Le dolía la cabeza cuando llegaron, por eso nada más deshacer la maleta decidió acostarse. A él le contrarió un poco que lo hiciera tan pronto, sin mostrarse ni un tanto receptiva a las intencionadas miradas que le dirigió mientras se desnudaba, pero tampoco era una novedad el mutuo desapego que se profesaban, así que se sintió mucho más reconfortado con la licencia que ella le concedió para darse una vuelta o tomar una copa libremente en la terraza del hotel. A ella le extrañó ese pequeño brote de deseo en sus ojos, que no le pasó desapercibido, pero que dejó esfumar porque, de alguna manera, presentía que le hubiera podido provocar cualquier otra mujer.
En realidad, ya durante el trayecto, él pensó que, después de todo, tal vez hacer aquella excursión juntos no iba a servir de mucho.
En realidad, ya durante el trayecto, viéndolo tan sociable y entusiasmado con todo y con todos, y tan poco pendiente de ella, se lamentó de haber confiado en unas intenciones que no existían. ¿Cuántas veces más habría de equivocarse? ¿Cuántas oportunidades más estaba dispuesta a concederse?
Cuando él entró en la cama no advirtió que ella estaba despierta, pero ella sí notó que él había bebido de más y que no la había necesitado para divertirse.
Por la mañana temprano, después del desayuno, el grupo siguió al guía en la ruta programada por el entorno. Él le preguntó si estaba bien, y esas palabras fueron todas las atenciones que recibió por su parte durante toda la jornada.
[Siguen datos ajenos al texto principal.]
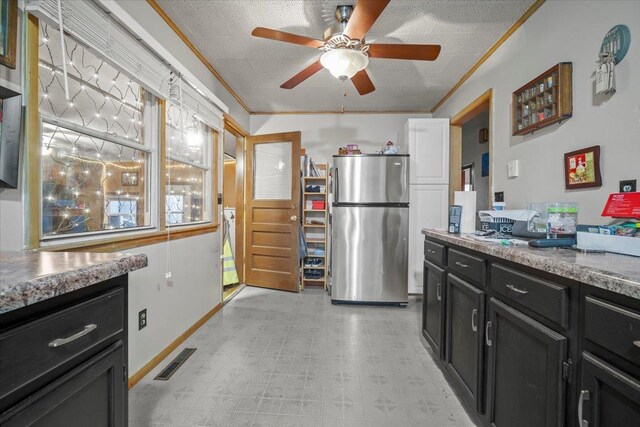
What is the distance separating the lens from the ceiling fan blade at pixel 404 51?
1824mm

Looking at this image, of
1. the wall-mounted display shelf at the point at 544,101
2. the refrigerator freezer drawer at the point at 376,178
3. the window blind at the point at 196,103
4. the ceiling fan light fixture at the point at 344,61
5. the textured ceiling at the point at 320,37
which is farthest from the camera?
the refrigerator freezer drawer at the point at 376,178

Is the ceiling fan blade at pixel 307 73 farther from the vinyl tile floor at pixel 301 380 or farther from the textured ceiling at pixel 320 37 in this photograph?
the vinyl tile floor at pixel 301 380

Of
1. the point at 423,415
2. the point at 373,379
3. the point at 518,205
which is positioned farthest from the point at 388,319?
the point at 518,205

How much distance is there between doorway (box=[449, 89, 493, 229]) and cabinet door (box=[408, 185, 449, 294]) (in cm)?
15

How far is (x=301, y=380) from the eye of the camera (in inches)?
68.4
Le fastidió un poco ver lo bien que se relacionaba con todos, sus dotes innatas de líder, la irresistible atracción que ejercía sobre las mujeres del grupo, y comprobar lo diferentes que eran. Ella era tímida, insegura, poco decidida…, y él todo lo contrario.
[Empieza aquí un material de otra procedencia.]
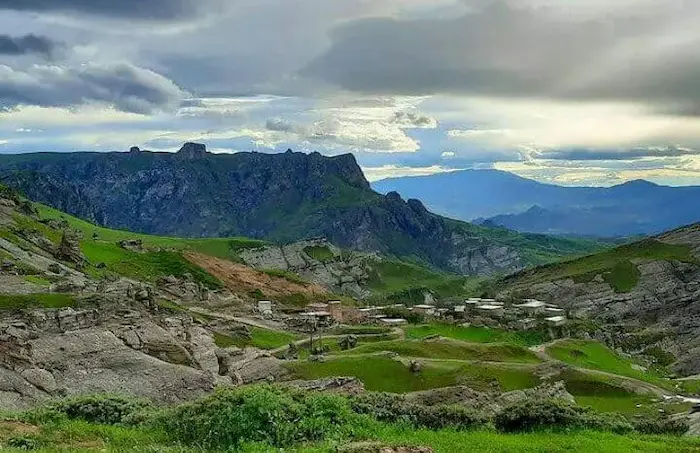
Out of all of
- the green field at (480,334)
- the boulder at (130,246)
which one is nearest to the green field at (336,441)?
the green field at (480,334)

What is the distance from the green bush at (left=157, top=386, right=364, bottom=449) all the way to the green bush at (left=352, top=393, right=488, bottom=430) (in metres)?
2.40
En algún momento en el que agradeció los innumerables recovecos de la montaña y las bondades de un aire tan puro, mientras creía que por fin estaba a solas, rompió en llanto. Fue entonces cuando el viajero solitario apareció de no supo dónde y, sin preguntarle nada, imaginó la historia que se escondía detrás de su triste mirada.
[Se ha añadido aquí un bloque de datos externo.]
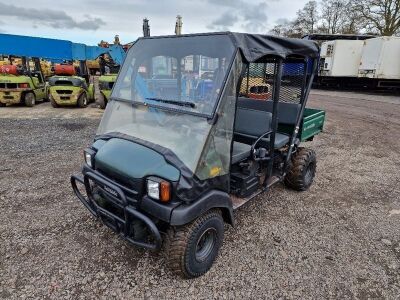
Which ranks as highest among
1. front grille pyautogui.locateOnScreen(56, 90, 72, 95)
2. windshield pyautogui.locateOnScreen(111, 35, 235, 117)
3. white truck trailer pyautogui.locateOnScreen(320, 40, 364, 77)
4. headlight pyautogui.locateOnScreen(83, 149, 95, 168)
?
white truck trailer pyautogui.locateOnScreen(320, 40, 364, 77)

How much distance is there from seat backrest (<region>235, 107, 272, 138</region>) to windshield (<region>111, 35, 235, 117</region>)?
3.20 feet

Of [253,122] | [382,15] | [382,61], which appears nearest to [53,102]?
[253,122]

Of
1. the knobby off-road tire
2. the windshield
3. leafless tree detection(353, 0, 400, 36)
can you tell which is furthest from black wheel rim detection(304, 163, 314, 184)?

Ella se dejó abrazar, y le gustó sobre todo hacerlo de aquella manera, sin mediar palabras y sin saber nada del hombre que la consolaba. La vida era generosa, al fin y al cabo, igual que la naturaleza. Desmedida y desproporcionada a veces en sus emociones, pero también ilimitadamente hermosa y magnífica en dones.
No necesitaba nada más que la inmediatez de aquel contacto espontáneo y sincero, al que tampoco pensaba concederle mayor importancia de la que tenía, pero que le daba la fuerza necesaria para no convertirse en estatua de unos acontecimientos que eran su vida.
Cuando vieron a los excursionistas bañándose en el río, decidieron unirse a ellos. Ella no se acordó de su marido. Hacía tiempo que no se divertía tanto. Tenía ganas de reír, de saltar, de amar, de ser libre, de olvidarse de sus preocupaciones, de hacer travesuras…
Al caer la noche sintió que el tiempo se había convertido en un verdugo y las horas contaban su marcha atrás. Al día siguiente todo volvería a ser como siempre, o tal vez algo se había movilizado en su interior y ya estaba preparada para remediarlo.
Sentados alrededor de la hoguera, en el fuego de campamento que a alguien del grupo se le había ocurrido, ella supo que también algo de aquellas llamas brotaba con fuerza dentro de sí misma, y también sintió esa misma fuerza incombustible y renovadora contemplando las estrellas en el firmamento, lejanas y firmes en medio de la noche y de los siglos.
Decidió que no tenía sentido hacer el viaje de vuelta juntos, porque todos los caminos importantes amenazan estatuas de sal si se vuelve la vista atrás, y a ella ya no le interesaba ningún camino de regreso.